Howard Marsh Metropark
        In 2008, Metroparks Toledo purchased nearly 1,000 acres of Howard Farms property in Jerusalem Township, north of State Route 2, bisected by Howard Road, to develop a new metropark. Last month, officials held a grand opening for the completion of the metropark, which was developed in two phases.
        In the spring of 2018, Metroparks Toledo opened Howard Marsh Phase 1 was a 752-acre park restoration project on the Howard Farms property, east of Howard Road and north of State Route 2. It provides significant benefits for habitat, water quality, and recreational opportunities. Benefits include restoration of nearly 600 acres of coastal marsh wetlands, over 100 acres of newly planted forests, treatment of 400 acres of residential storm water that previously discharged directly into Lake Erie, over six miles of new trails and over six miles of permanent blueway channels for paddling.
        Phase 2 saw the restoration of over 200 acres of new coastal wetlands west of Howard Road. It’s significant because it improves water quality and provides for wildlife habitat. But an unintended consequence of the new metropark is snapping turtles getting run over by traffic on Howard Road.
        No one could have anticipated the hazards to the slow moving reptile near the new park, though it’s been reported in other parts of the country.
        Since the development of Howard Marsh Metropark Phase 2, Dandar believes the turtles are just “confused about where they are supposed to be.”
        “It’s odd. They’re always going one way, - from the Howard Marsh Phase 2 that they just opened up, to Howard Marsh Phase 1 that they opened up a couple of years ago. The turtles are always going west to east. I never see them going back to the newer Howard Marsh side, it’s always in the opposite direction,” said Dandar.
        So what would she like to see happen to help out the turtles?
        Maybe a traffic sign that cautions motorists to look out for crossing turtles, and reducing the 55 mph speed limit on Howard Road, would help, she said.
        “The road does not have signs posted to be careful of snapping turtles or any other animals that habitat the marsh. Howard Road has a grocery store named Jack’s at the end. Everyone out there uses Jack’s. So it’s a very heavily trafficked road. We just need to get someone to post something or maybe change the speed limit along the Howard Marsh refuge.”
        Jerusalem Township Trustee Mark Sattler said he’s unaware of turtles getting hit on Howard Marsh Road. He said he would like to hear more from concerned residents and maybe help come up with a solution.
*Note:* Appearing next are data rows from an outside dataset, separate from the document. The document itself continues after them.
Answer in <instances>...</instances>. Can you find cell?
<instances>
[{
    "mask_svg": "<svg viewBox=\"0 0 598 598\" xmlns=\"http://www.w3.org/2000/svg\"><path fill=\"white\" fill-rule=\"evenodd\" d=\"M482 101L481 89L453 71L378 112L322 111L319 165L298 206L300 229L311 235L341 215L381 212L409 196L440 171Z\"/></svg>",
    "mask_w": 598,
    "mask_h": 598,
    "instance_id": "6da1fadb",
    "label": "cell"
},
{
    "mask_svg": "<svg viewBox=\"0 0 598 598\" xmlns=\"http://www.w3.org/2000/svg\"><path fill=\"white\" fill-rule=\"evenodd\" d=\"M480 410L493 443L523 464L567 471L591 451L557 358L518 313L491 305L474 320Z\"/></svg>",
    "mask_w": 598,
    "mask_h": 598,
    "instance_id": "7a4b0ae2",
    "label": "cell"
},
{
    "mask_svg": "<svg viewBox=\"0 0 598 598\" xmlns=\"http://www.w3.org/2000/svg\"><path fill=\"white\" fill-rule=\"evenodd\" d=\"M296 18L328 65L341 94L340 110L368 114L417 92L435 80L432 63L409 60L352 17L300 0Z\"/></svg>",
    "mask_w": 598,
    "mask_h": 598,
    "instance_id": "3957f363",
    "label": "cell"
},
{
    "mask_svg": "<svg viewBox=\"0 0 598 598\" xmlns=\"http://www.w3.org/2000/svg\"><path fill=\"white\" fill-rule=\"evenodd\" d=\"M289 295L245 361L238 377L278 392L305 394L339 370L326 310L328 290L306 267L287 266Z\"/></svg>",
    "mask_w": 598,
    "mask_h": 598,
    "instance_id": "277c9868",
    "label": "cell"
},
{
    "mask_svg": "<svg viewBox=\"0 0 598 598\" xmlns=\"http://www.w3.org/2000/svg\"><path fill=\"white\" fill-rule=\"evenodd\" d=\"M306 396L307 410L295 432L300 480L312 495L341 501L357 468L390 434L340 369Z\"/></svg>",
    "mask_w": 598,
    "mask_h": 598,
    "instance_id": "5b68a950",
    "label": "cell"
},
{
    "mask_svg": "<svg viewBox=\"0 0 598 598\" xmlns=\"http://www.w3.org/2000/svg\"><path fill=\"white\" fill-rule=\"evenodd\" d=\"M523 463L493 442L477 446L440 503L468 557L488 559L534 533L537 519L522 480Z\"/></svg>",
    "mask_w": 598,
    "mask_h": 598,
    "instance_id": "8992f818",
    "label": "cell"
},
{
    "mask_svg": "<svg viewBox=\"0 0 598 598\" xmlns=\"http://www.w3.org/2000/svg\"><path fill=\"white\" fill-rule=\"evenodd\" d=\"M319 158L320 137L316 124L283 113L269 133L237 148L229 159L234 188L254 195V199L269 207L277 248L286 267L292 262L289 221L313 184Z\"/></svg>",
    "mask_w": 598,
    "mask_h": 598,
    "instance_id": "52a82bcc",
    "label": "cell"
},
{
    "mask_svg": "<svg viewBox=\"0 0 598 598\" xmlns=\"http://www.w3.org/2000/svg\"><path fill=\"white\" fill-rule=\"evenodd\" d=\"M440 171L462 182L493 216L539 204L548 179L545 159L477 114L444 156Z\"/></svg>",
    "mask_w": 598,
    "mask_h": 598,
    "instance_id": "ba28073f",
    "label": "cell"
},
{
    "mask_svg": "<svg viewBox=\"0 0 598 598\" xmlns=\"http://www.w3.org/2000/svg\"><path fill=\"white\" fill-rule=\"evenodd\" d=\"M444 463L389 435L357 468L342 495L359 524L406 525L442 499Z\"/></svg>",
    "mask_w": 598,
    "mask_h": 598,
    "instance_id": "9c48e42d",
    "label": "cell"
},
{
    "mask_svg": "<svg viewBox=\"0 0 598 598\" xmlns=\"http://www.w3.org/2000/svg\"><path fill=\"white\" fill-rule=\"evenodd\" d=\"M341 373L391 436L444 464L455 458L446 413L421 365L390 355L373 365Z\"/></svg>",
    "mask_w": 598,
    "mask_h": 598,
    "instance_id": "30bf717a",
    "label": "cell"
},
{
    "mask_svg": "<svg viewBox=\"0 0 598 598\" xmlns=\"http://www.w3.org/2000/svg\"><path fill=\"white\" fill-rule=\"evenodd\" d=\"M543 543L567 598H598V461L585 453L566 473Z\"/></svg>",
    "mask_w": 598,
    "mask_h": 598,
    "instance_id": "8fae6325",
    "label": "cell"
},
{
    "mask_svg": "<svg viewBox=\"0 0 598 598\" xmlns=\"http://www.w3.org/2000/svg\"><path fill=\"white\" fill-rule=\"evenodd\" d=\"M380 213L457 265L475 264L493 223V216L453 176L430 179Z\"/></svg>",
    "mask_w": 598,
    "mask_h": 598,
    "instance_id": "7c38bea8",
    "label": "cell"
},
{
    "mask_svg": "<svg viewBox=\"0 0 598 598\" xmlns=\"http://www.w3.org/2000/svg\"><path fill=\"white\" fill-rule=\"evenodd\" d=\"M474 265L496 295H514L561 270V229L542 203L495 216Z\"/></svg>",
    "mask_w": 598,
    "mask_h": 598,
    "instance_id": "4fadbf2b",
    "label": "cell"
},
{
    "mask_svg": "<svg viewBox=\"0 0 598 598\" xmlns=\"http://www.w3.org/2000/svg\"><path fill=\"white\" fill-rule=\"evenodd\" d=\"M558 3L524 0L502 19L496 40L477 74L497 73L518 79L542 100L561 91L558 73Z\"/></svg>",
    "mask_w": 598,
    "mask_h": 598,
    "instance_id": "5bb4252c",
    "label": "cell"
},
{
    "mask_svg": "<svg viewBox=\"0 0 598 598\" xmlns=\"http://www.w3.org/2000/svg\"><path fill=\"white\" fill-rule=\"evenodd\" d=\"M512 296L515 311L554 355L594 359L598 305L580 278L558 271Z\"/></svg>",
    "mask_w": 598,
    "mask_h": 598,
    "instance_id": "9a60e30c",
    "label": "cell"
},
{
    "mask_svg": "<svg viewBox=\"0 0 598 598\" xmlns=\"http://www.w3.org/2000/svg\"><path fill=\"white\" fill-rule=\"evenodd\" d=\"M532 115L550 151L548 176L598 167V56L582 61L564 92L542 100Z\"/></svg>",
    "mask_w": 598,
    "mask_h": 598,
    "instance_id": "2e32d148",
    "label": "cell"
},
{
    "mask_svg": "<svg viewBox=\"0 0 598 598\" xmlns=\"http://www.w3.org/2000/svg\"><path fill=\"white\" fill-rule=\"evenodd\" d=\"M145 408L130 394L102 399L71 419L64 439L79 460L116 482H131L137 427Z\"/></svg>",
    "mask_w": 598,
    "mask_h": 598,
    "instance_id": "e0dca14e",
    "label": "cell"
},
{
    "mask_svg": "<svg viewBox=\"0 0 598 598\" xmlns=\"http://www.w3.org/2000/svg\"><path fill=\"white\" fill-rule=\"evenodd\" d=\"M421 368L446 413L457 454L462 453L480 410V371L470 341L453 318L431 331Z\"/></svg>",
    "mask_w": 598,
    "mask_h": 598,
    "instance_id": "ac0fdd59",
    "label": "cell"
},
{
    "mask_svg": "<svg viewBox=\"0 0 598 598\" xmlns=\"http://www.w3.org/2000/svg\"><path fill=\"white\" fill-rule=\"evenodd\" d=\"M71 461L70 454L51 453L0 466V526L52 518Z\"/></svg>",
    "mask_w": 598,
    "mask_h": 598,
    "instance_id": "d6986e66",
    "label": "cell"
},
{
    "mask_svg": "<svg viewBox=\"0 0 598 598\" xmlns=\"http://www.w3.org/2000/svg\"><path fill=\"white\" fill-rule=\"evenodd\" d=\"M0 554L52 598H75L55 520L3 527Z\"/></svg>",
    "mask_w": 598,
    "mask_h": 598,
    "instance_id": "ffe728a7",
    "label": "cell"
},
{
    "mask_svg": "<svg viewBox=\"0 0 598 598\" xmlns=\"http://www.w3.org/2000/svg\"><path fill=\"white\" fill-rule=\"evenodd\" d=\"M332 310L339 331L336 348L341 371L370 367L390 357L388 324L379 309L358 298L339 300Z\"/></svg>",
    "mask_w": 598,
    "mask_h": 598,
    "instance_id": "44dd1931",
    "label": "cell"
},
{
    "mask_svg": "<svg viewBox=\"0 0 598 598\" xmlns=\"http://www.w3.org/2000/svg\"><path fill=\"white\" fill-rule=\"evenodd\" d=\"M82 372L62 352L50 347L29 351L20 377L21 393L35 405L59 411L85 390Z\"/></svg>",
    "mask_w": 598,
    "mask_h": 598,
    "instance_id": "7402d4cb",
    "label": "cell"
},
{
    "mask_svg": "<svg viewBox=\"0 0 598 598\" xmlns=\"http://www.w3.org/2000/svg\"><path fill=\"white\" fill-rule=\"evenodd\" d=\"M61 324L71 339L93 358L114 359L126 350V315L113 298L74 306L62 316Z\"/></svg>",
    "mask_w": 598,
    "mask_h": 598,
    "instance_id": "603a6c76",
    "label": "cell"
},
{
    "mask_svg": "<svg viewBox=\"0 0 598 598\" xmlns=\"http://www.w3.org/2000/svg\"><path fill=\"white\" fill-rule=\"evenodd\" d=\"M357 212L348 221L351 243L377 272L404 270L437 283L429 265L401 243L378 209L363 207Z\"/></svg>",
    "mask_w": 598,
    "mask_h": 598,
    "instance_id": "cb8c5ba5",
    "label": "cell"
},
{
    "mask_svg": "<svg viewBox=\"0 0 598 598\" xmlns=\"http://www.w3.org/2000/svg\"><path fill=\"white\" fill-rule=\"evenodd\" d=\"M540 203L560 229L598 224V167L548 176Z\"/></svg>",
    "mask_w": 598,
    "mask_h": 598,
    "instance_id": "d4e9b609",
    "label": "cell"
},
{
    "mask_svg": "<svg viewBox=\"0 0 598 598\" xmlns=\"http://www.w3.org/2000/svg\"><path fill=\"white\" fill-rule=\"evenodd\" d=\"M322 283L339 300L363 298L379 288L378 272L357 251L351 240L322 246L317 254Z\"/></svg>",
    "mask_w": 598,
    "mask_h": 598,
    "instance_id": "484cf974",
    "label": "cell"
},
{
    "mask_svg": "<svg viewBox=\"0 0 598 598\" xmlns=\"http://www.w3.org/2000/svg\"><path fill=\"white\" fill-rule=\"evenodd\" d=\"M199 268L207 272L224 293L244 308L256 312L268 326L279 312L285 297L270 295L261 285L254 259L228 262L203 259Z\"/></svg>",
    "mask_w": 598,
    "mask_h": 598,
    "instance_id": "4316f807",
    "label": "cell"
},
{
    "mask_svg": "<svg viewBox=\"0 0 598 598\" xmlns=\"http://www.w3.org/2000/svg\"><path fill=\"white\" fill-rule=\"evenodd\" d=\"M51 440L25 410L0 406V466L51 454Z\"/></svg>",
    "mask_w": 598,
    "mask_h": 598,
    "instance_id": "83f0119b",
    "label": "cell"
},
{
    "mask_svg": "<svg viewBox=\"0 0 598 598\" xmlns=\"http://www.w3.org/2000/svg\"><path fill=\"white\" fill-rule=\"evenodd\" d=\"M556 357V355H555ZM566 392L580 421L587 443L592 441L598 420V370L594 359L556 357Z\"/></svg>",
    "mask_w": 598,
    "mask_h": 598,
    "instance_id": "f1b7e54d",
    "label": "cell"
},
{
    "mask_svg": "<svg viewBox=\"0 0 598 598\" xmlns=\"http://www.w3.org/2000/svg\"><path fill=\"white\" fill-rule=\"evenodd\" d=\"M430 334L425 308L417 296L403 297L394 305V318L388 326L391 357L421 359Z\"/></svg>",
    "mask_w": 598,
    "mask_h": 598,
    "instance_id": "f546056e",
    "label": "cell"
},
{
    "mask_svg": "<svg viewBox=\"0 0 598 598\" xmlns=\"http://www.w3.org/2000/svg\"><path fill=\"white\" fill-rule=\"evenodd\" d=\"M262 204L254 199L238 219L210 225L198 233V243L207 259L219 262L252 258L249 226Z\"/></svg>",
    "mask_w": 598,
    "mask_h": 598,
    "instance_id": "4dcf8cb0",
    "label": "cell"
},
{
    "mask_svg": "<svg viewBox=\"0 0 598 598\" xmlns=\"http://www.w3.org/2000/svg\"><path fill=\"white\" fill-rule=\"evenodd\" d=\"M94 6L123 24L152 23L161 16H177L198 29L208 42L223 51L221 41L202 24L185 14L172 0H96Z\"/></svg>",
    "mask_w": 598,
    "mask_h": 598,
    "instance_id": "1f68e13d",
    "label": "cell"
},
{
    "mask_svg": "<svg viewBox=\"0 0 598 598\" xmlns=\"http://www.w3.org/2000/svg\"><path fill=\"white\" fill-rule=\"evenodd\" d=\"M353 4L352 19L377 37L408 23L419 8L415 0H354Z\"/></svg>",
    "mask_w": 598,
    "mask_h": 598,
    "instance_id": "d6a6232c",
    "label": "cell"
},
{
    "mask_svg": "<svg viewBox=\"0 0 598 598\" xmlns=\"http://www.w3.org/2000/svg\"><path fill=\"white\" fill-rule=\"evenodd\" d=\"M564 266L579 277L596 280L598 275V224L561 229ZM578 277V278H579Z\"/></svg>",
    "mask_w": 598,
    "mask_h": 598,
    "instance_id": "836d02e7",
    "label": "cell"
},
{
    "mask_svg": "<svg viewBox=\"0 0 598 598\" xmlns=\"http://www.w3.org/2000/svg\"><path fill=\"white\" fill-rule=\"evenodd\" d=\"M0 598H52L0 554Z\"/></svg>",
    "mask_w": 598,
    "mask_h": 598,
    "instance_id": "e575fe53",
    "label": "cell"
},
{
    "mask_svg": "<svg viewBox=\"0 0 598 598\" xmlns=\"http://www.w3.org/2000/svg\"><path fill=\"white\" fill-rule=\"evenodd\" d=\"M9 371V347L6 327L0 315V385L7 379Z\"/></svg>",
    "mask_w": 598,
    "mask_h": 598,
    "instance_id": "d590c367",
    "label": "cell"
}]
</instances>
        “I have not heard that issue about snapping turtles,” he said. “One of the roads that branches off Howard Road leads back to my home. And on two different occasions, I’ve stopped in the middle of the road with my flashers on for painted turtles. They are a lot smaller than snapping turtles. I’ve picked them up and moved them off the road to the ditch they were heading to.”
        Sattler said he suspects the turtles heading towards Howard Marsh Phase 2 are being lured by a levy that surrounds the marsh.
        “They dug a marsh, and there’s a levy around it. They are only going to put a small amount of water in there for the first couple of years so the marshland fully has a chance to grow up, which is what they did in Phase 1. Once it’s a little more mature, they will raise the water level. I suspect there were some turtles that are in there, and for some reason, are choosing to cross from Phase 2 to Phase 1. If they are coming from Phase 1, which is just south of Jack’s market, they may be crossing from Phase 1 over to the new Phase 2 because Phase 2 isn’t really populated yet and there’s plenty of room for them to expand, lots more new territory over there. That probably makes more sense,” said Sattler.
        “There’s water on both sides, but Phase 1 is more established, and has a much bigger population. Maybe it’s a little crowded over there and you have some that are migrating to Phase 2,” he said.
        The part of Howard Marsh Road near Jack’s is 55 mph, he said.
        “If you keep going north, you get into a residential area where the speed limit drops, and it becomes a township road. But the road near Jack’s is a county road,” said Sattler.
        “If Maggi contacts me, I’ll call the county on her behalf and see what can be done,” said Sattler.